_Exercise details_
Word for word, repeat all the entries below, but without the pictures.

_Records for the exercise_
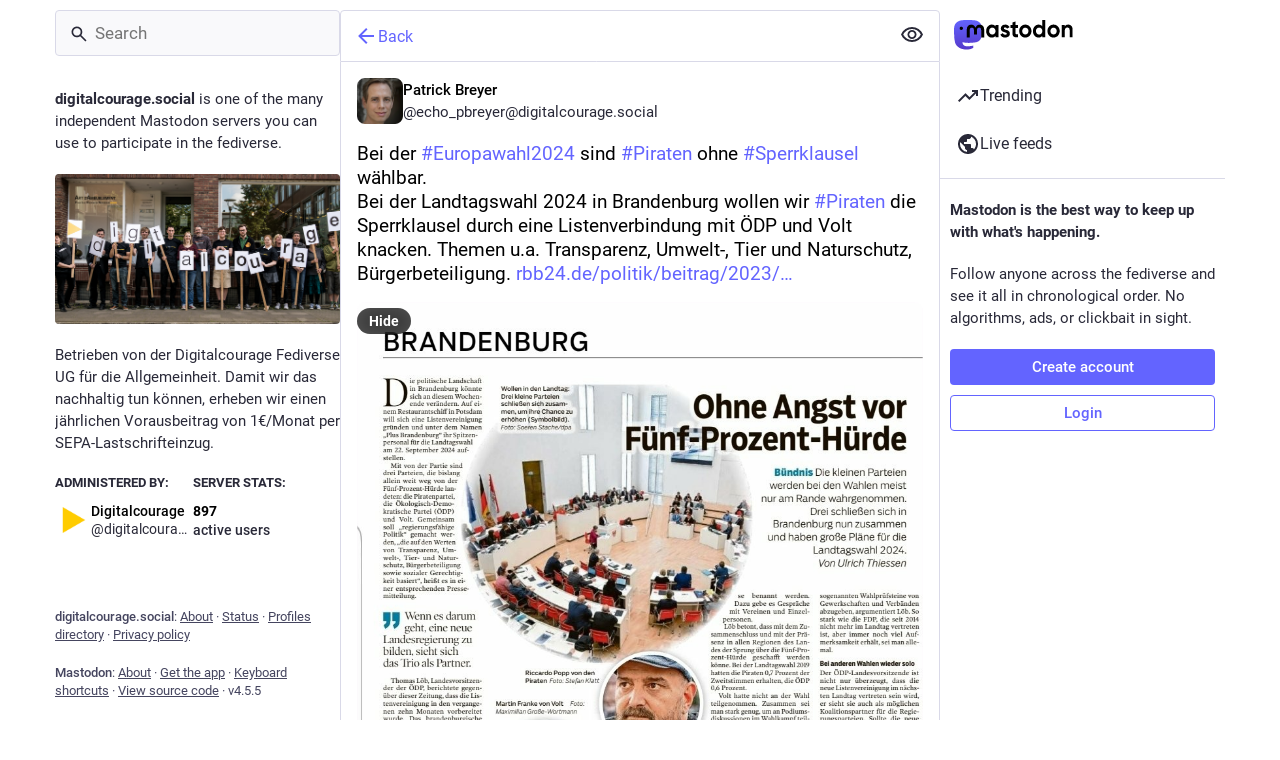

--- FILE ---
content_type: application/javascript
request_url: https://digitalcourage.social/packs/server_hero_image-IQTTUmxW.js
body_size: 238
content:
import{j as e}from"./client-By3tlFYA.js";import{r as o}from"./index-TEHZzOO_.js";import{c}from"./index-DkCxcZFY.js";import{bx as d}from"./useSelectableClick-C6FBaLSu.js";const j=({src:r,srcSet:t,blurhash:s,className:m})=>{const[i,a]=o.useState(!1),l=o.useCallback(()=>{a(!0)},[a]);return e.jsxs("div",{className:c("image",{loaded:i},m),role:"presentation",children:[s&&e.jsx(d,{hash:s,className:"image__preview"}),e.jsx("img",{src:r,srcSet:t,alt:"",onLoad:l})]})};export{j as S};
//# sourceMappingURL=server_hero_image-IQTTUmxW.js.map
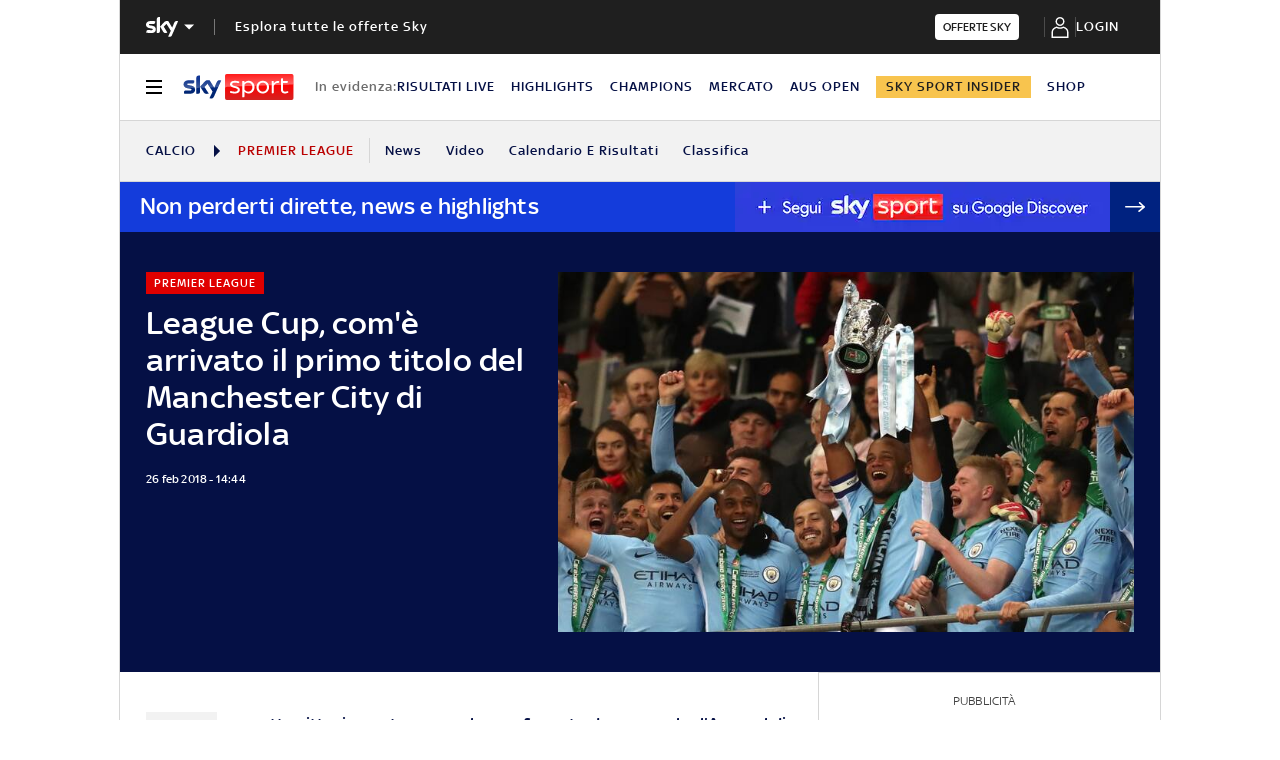

--- FILE ---
content_type: application/x-javascript;charset=utf-8
request_url: https://smetrics.sky.it/id?d_visid_ver=5.5.0&d_fieldgroup=A&mcorgid=1A124673527853290A490D45%40AdobeOrg&mid=30183243431135353447915720993338360125&ts=1769064238121
body_size: -37
content:
{"mid":"30183243431135353447915720993338360125"}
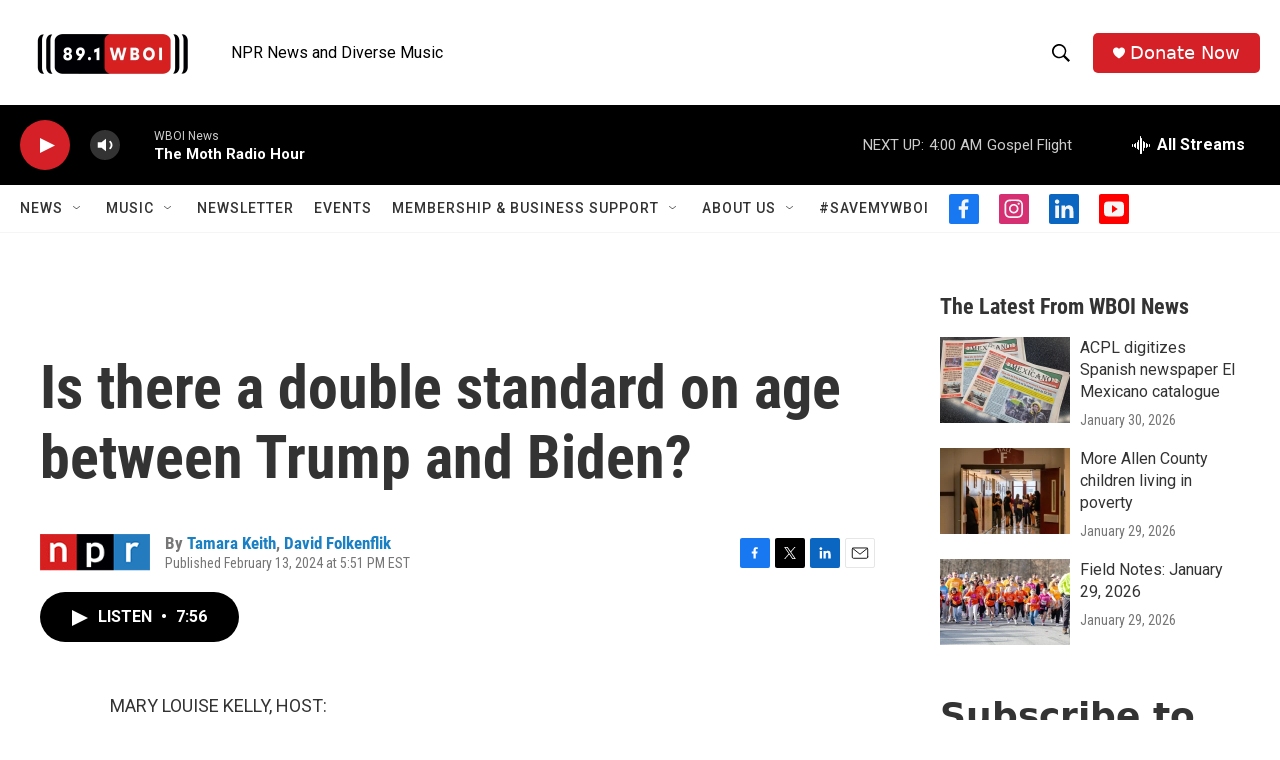

--- FILE ---
content_type: text/html; charset=utf-8
request_url: https://www.google.com/recaptcha/api2/aframe
body_size: 268
content:
<!DOCTYPE HTML><html><head><meta http-equiv="content-type" content="text/html; charset=UTF-8"></head><body><script nonce="pJLAFjeU5rX5-znM3iQfAg">/** Anti-fraud and anti-abuse applications only. See google.com/recaptcha */ try{var clients={'sodar':'https://pagead2.googlesyndication.com/pagead/sodar?'};window.addEventListener("message",function(a){try{if(a.source===window.parent){var b=JSON.parse(a.data);var c=clients[b['id']];if(c){var d=document.createElement('img');d.src=c+b['params']+'&rc='+(localStorage.getItem("rc::a")?sessionStorage.getItem("rc::b"):"");window.document.body.appendChild(d);sessionStorage.setItem("rc::e",parseInt(sessionStorage.getItem("rc::e")||0)+1);localStorage.setItem("rc::h",'1769934615733');}}}catch(b){}});window.parent.postMessage("_grecaptcha_ready", "*");}catch(b){}</script></body></html>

_Your solution_
--- FILE ---
content_type: application/javascript
request_url: https://digitalcourage.social/packs/server_hero_image-IQTTUmxW.js
body_size: 238
content:
import{j as e}from"./client-By3tlFYA.js";import{r as o}from"./index-TEHZzOO_.js";import{c}from"./index-DkCxcZFY.js";import{bx as d}from"./useSelectableClick-C6FBaLSu.js";const j=({src:r,srcSet:t,blurhash:s,className:m})=>{const[i,a]=o.useState(!1),l=o.useCallback(()=>{a(!0)},[a]);return e.jsxs("div",{className:c("image",{loaded:i},m),role:"presentation",children:[s&&e.jsx(d,{hash:s,className:"image__preview"}),e.jsx("img",{src:r,srcSet:t,alt:"",onLoad:l})]})};export{j as S};
//# sourceMappingURL=server_hero_image-IQTTUmxW.js.map

--- FILE ---
content_type: application/x-javascript;charset=utf-8
request_url: https://smetrics.sky.it/id?d_visid_ver=5.5.0&d_fieldgroup=A&mcorgid=1A124673527853290A490D45%40AdobeOrg&mid=30183243431135353447915720993338360125&ts=1769064238121
body_size: -37
content:
{"mid":"30183243431135353447915720993338360125"}

--- FILE ---
content_type: text/html; charset=utf-8
request_url: https://www.google.com/recaptcha/api2/aframe
body_size: 268
content:
<!DOCTYPE HTML><html><head><meta http-equiv="content-type" content="text/html; charset=UTF-8"></head><body><script nonce="pJLAFjeU5rX5-znM3iQfAg">/** Anti-fraud and anti-abuse applications only. See google.com/recaptcha */ try{var clients={'sodar':'https://pagead2.googlesyndication.com/pagead/sodar?'};window.addEventListener("message",function(a){try{if(a.source===window.parent){var b=JSON.parse(a.data);var c=clients[b['id']];if(c){var d=document.createElement('img');d.src=c+b['params']+'&rc='+(localStorage.getItem("rc::a")?sessionStorage.getItem("rc::b"):"");window.document.body.appendChild(d);sessionStorage.setItem("rc::e",parseInt(sessionStorage.getItem("rc::e")||0)+1);localStorage.setItem("rc::h",'1769934615733');}}}catch(b){}});window.parent.postMessage("_grecaptcha_ready", "*");}catch(b){}</script></body></html>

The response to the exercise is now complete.